**Work to do**
- 1) Quote the blog post on "the Jews" in the Passion narrative word for word, beginning at the words "The Jews, the" and stopping after "murder. No less.".
- 2) Continue the blog post about who "the Jews" are in the Passion narrative, picking up right after its final sentence.

**Given passage**
[start]
Thursday, April 10, 2014

The Passion Narrative: Who Are These “Jews”?

The Jews, the Jews, the Jews—hoi Iudaioi in Greek—are everywhere in the Holy Week readings. But who they are is not as simple as the surface of the texts suggests.

Many, if not all preachers know that “the Jews” is used in many different ways. It doesn’t always mean the whole Jewish people. Very few parishes, however, use translations that make this clear, especially on Palm Sunday and Good Friday. Church-goers easily get the impression that "the Jews"en mass rejected Jesus. In past centuries, such distortions led again and again to religious murder. No less.

Diverse groups of "Jews"

Hoi Iudaioi means, in its most basic sense, the Jewish people as distinguished from other tribes and tongues. But those Jews who followed the Jewish man Jesus, of course, didn’t reject him. The “great crowds” of Jews at Passover “heard him gladly” and mourned his death (Mark 13, Luke 22; see blog #3 in this series). When the Jesus of the Fourth Gospel tells the Samaritan woman that “salvation is from the Jews,” he takes his stand firmly in the tradition of Moses and the Prophets, as remembered by the Jews, a.k.a. Judeans, who returned from the Exile (John 4:22).

But while “many of the Jews...believed in Jesus,” others reported the incident to the authorities, who are also called “the Jews” in many verses (John 11:45-46). These Iudaioi, those Judean leaders and their followers who get into verbal brawls with Jesus in John’s gospel, are the target group Jesus accuses of being blindly resistant to the light of God, not all those other Jews (1).  It is from this leadership group and their supporters alone that the disciples huddle behind barred doors after Jesus execution “in fear of the Jews" (John 20:19).

The Odd Rigidity of Most Modern Translations

While the Fourth Gospel clearly uses hoi Iudaioi in different ways, an oddly rigid refusal to paraphase these words seems to possess most translators. The NRSV translators, for example (who paraphrase a great many other words to aid reader understanding) stick doggedly to “the Jews” in these gospel passages. They know about the different uses, but refuse to indicate them. Is the weight of historic Christian scorn for "the Jews" so strong that it lingers still in their work, however unconsciously? Because of such bloody history, this matters.
[end]
**Information shown**
[start]
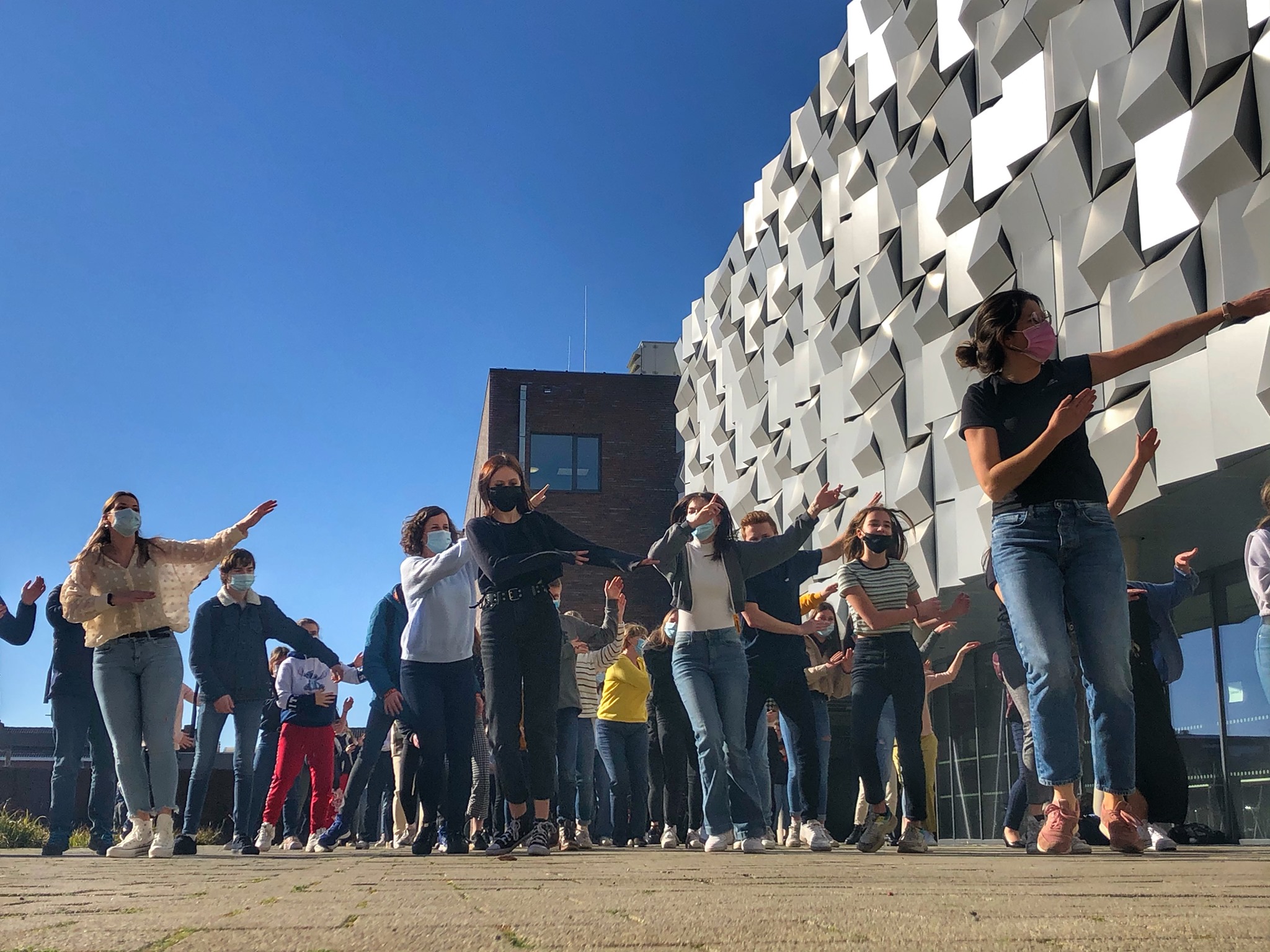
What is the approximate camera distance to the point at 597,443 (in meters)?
34.3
[end]
**Answers to the exercise**
- 1)
The Jews, the Jews, the Jews—hoi Iudaioi in Greek—are everywhere in the Holy Week readings. But who they are is not as simple as the surface of the texts suggests.

Many, if not all preachers know that “the Jews” is used in many different ways. It doesn’t always mean the whole Jewish people. Very few parishes, however, use translations that make this clear, especially on Palm Sunday and Good Friday. Church-goers easily get the impression that "the Jews"en mass rejected Jesus. In past centuries, such distortions led again and again to religious murder. No less.

- 2)
Some, however, seek to make the truth clear. Consider the different message these two translations of John 7:11-13 deliver.

NRSV: The Jews were looking for him at the festival and saying, “Where is he?”...While some were saying, “He is a good man,” others were saying, “No, he is deceiving the crowd.” 13 Yet no one would speak openly about him for fear of the Jews.

New Living Translation: The Jewish leaders tried to find him at the festival and kept asking if anyone had seen him....Some argued, “He’s a good man,” but others said, “He’s nothing but a fraud who deceives the people.” 13 But no one had the courage to speak favorably about him in public, for they were afraid of getting in trouble with the Jewish leaders.

“Judean leaders” or even “the leaders” would be better, in my opinion. But these translations  support the historical and spiritual reality: Jesus wasn’t against Judaism as such, but against the hypocrisy, resistance to God and abuse of power that can arise in any religion, nation, or group. They too often flourished among Christians themselves! 

The New Living Translation is a giant step in the right direction, as are a few others.  Pray God the day comes when all the Holy Week lessons are read from translations that make clear what “The Jews” means. Soon.

Next: What to do with "The Reproaches"?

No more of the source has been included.